(Washington) Une demande a été déposée auprès des autorités sanitaires américaines pour autoriser un vaccin contre la COVID-19 développé en Inde, Covaxin, chez les enfants âgés de 2 à 18 ans aux États-Unis, a annoncé vendredi la société Ocugen.

Agence France-Presse

Mais ces données, issues d’essais cliniques sur seulement un petit groupe d’enfants, et en dehors des États-Unis, risquent de ne pas suffire à l’exigeante Agence américaine des médicaments (FDA) pour accorder une autorisation en urgence.

Homologué d’urgence par l’OMS pour les adultes

Ce vaccin a reçu mercredi l’homologation d’urgence de l’Organisation mondiale de la santé (OMS), à partir de 18 ans.
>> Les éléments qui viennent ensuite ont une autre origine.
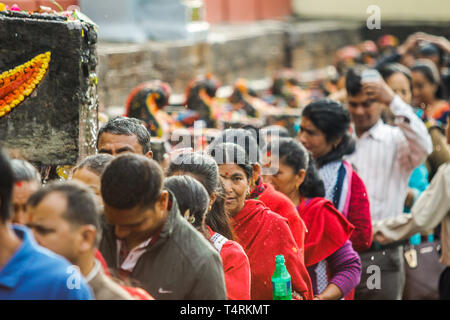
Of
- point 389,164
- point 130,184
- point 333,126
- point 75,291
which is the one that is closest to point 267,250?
point 130,184

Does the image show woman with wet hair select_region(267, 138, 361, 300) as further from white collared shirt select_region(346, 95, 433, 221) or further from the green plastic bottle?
white collared shirt select_region(346, 95, 433, 221)

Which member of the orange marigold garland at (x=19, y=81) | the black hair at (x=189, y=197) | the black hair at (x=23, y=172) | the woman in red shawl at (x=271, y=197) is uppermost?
the orange marigold garland at (x=19, y=81)

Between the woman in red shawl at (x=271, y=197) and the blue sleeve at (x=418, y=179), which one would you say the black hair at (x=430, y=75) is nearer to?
the blue sleeve at (x=418, y=179)

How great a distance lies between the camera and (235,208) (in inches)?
120

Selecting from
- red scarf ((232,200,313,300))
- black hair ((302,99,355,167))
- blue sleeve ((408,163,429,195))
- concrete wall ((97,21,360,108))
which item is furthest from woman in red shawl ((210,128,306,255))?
concrete wall ((97,21,360,108))

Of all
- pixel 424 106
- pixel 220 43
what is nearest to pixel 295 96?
pixel 220 43

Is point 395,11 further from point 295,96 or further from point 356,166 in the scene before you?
point 356,166

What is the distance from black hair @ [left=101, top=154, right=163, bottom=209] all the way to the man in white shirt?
2.33 meters

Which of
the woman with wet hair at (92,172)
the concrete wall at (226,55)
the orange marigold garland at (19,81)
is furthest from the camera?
the concrete wall at (226,55)

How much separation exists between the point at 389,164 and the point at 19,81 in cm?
223

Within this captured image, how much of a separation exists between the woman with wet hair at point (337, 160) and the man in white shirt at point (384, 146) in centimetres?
47

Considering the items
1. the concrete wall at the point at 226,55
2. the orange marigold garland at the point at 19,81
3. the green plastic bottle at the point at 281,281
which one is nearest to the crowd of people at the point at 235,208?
the green plastic bottle at the point at 281,281

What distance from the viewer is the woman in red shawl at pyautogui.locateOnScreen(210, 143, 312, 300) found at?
2.95m

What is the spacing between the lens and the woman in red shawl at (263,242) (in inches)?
116
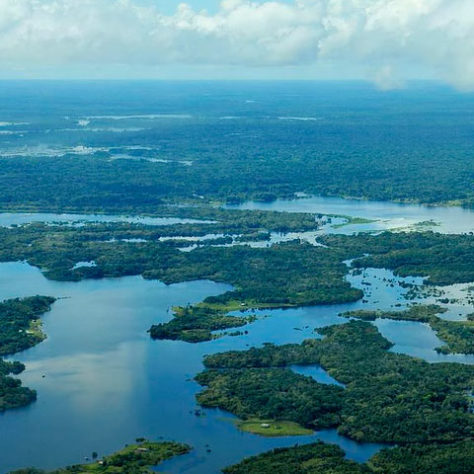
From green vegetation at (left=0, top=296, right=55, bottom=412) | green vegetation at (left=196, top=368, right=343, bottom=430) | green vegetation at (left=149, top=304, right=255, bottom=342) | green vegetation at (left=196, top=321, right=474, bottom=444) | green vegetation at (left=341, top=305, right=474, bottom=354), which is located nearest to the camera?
green vegetation at (left=196, top=321, right=474, bottom=444)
Le Covaxin étant autorisé dans 17 pays, des dizaines de millions de doses ont déjà été administrées à des adultes dans le monde en dehors des États-Unis, notamment en Inde.  

Il s’agit d’un vaccin à virus inactivé, une technologie relativement classique et utilisée pour d’autres vaccins infantiles.  
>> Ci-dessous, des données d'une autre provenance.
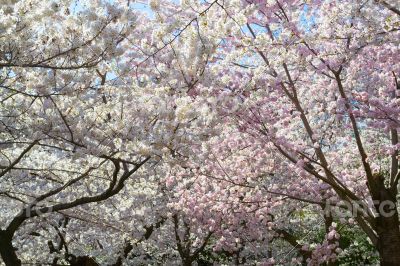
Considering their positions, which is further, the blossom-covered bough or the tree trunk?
the tree trunk

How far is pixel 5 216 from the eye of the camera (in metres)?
14.4

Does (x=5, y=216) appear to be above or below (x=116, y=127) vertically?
above

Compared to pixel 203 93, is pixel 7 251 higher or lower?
lower

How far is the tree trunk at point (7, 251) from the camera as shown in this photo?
7275 mm

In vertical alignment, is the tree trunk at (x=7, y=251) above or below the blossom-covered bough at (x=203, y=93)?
below

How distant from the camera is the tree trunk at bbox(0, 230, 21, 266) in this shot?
727 centimetres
L’entreprise Bharat Biotech — dont Ocugen, basée aux États-Unis, est partenaire — a mené des essais cliniques sur 526 enfants de 2 à 18 ans en Inde.  

Les résultats ont ensuite été comparés à ceux recueillis auprès de 25 000 participants des essais cliniques sur les adultes.

Les niveaux d’anticorps contre le virus observés après la vaccination des 2-18 ans « étaient équivalents à ceux observés chez les adultes de plus de 18 ans », a déclaré Ocugen dans un communiqué. « Ces résultats suggèrent une protection similaire chez les enfants », a-t-elle ajouté.

Le vaccin est administré en deux doses, à 28 jours d’intervalle.

« Avoir un nouveau type de vaccin disponible permettra aux gens de discuter avec le médecin de leur enfant de la meilleure approche pour eux pour diminuer le risque de leur enfant de contracter la COVID-19 », a déclaré Shankar Musunuri, co-fondateur d’Ocugen, cité dans le communiqué.

La technologie « du virus inactivé a été utilisée depuis des décennies pour des vaccins chez les enfants et, si autorisé, nous espérons offrir une autre option vaccinale pour protéger les enfants dès 2 ans », a-t-il ajouté.

Parmi les 526 participants, aucune « hospitalisation, décès, myocardite, péricardite, syndrome de Guillain-Barré, thrombotique thrombocytopénique, ou réaction anaphylactique, n’a été observé », selon le communiqué.  

Mais l’échantillon peut être trop réduit pour détecter d’éventuels effets secondaires rares.

La FDA avait réclamé à Pfizer et Moderna, dont les vaccins anti-COVID-19 étaient déjà autorisés aux États-Unis, de mener leurs essais sur des milliers d’enfants afin d’avoir plus de chances de détecter ces éventuels effets secondaires peu fréquents.  

Le vaccin de Pfizer est le seul a être autorisé pour les moins de 18 ans dans le pays, et a été étendu la semaine dernière par la FDA aux 5-11 ans.